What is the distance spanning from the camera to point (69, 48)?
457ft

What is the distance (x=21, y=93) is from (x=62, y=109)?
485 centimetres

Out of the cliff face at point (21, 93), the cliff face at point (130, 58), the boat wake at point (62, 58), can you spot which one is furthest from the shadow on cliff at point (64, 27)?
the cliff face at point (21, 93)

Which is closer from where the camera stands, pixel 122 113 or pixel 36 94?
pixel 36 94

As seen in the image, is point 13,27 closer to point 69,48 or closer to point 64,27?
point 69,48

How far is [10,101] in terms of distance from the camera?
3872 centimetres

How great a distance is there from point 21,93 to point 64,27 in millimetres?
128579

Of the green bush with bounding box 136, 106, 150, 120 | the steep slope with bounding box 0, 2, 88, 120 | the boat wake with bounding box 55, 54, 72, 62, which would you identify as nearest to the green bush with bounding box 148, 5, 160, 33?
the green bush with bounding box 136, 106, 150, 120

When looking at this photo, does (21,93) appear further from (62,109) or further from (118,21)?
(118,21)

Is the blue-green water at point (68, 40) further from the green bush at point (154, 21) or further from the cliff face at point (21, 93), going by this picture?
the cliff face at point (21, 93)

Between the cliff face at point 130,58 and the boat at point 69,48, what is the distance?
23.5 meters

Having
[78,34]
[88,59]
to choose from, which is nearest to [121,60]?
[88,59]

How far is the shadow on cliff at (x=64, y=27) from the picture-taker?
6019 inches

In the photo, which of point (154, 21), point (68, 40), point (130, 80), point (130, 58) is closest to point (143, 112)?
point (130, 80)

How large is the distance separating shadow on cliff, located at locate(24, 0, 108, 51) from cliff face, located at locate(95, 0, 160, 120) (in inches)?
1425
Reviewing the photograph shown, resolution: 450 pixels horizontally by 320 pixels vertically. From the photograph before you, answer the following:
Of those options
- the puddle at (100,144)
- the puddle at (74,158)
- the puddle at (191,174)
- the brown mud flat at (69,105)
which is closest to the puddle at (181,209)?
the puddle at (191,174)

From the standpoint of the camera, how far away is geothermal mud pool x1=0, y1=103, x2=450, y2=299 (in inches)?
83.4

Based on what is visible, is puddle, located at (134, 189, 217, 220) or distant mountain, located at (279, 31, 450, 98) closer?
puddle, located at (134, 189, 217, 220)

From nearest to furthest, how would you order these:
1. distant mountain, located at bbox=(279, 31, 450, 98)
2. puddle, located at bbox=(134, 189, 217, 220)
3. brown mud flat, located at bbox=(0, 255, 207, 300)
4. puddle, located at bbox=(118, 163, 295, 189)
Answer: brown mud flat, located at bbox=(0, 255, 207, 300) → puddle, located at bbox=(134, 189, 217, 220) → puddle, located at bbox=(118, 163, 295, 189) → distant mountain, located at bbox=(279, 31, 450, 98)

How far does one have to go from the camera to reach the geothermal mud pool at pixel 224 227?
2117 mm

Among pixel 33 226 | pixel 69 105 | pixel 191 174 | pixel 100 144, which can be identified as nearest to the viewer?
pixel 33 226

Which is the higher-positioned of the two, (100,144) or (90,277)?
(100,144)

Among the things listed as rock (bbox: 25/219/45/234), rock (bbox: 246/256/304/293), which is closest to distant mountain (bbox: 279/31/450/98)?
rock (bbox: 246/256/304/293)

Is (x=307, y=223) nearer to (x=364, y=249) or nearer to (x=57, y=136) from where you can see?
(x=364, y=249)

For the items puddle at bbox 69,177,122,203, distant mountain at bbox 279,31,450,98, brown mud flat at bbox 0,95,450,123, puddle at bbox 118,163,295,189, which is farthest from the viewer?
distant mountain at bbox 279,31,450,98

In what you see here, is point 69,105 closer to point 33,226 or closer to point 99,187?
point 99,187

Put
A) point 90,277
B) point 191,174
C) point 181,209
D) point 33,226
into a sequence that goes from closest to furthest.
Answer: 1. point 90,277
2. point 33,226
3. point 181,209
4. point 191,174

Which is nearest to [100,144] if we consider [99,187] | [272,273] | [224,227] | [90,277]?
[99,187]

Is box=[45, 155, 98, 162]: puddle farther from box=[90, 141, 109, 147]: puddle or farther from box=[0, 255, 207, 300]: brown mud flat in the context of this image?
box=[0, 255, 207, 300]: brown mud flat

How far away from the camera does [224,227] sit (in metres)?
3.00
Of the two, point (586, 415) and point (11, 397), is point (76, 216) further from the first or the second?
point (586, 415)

■ ■ ■ ■ ■ ■ ■

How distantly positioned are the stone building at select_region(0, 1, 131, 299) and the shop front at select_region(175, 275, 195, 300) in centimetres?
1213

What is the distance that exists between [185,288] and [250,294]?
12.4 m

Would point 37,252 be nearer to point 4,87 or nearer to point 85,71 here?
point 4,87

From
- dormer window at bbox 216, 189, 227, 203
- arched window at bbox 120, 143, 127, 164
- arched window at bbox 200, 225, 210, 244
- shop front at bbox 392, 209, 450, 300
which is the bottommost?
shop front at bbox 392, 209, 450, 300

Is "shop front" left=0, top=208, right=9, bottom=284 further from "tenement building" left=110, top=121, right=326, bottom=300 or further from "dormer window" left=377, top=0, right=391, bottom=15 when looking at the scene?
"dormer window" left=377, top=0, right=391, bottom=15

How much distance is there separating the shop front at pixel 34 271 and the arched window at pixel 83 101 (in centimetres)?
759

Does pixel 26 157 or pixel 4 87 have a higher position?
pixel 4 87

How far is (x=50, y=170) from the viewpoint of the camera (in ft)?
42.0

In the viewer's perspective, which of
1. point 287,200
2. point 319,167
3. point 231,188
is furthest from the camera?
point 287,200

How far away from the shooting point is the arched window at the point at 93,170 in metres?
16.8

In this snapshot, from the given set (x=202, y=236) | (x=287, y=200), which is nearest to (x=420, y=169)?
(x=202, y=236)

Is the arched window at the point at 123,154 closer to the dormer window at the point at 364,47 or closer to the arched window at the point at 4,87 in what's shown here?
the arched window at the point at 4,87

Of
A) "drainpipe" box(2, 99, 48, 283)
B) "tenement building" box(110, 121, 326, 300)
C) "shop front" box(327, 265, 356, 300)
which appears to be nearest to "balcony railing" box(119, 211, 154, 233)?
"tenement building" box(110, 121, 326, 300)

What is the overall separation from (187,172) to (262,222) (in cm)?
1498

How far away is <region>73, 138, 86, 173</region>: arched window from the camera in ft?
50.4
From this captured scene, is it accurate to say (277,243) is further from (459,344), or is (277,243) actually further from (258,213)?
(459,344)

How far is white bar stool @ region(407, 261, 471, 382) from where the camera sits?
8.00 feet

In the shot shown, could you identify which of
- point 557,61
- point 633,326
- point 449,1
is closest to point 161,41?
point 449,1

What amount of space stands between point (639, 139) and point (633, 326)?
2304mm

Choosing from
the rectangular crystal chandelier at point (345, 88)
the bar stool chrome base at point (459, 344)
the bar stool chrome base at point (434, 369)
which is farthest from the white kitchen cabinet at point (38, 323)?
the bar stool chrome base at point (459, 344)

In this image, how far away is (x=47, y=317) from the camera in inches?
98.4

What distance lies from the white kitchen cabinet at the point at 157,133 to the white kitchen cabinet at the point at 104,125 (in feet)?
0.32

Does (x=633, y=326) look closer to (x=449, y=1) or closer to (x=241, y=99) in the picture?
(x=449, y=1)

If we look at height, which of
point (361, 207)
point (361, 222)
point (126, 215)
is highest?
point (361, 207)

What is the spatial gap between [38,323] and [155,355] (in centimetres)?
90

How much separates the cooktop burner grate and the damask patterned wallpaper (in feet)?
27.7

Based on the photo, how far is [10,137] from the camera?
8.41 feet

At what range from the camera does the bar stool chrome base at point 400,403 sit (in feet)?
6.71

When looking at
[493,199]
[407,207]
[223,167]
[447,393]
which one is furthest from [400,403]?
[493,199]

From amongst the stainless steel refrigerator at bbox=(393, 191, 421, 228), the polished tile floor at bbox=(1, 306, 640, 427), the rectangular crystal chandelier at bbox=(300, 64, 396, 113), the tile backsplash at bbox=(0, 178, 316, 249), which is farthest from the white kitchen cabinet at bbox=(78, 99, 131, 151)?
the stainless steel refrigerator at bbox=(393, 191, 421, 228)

■ ■ ■ ■ ■ ■ ■

Task to complete | Copy out each line of the entries that contains the word "brown".

Task response |
- the brown mud flat at (69,105)
3. brown mud flat, located at bbox=(0, 255, 207, 300)
Answer: brown mud flat, located at bbox=(0, 255, 207, 300) → puddle, located at bbox=(134, 189, 217, 220) → puddle, located at bbox=(118, 163, 295, 189) → distant mountain, located at bbox=(279, 31, 450, 98)
For the items puddle at bbox 69,177,122,203, distant mountain at bbox 279,31,450,98, brown mud flat at bbox 0,95,450,123, puddle at bbox 118,163,295,189, which is farthest from the viewer?
Is box=[45, 155, 98, 162]: puddle farther from box=[90, 141, 109, 147]: puddle or farther from box=[0, 255, 207, 300]: brown mud flat in the context of this image?
box=[0, 255, 207, 300]: brown mud flat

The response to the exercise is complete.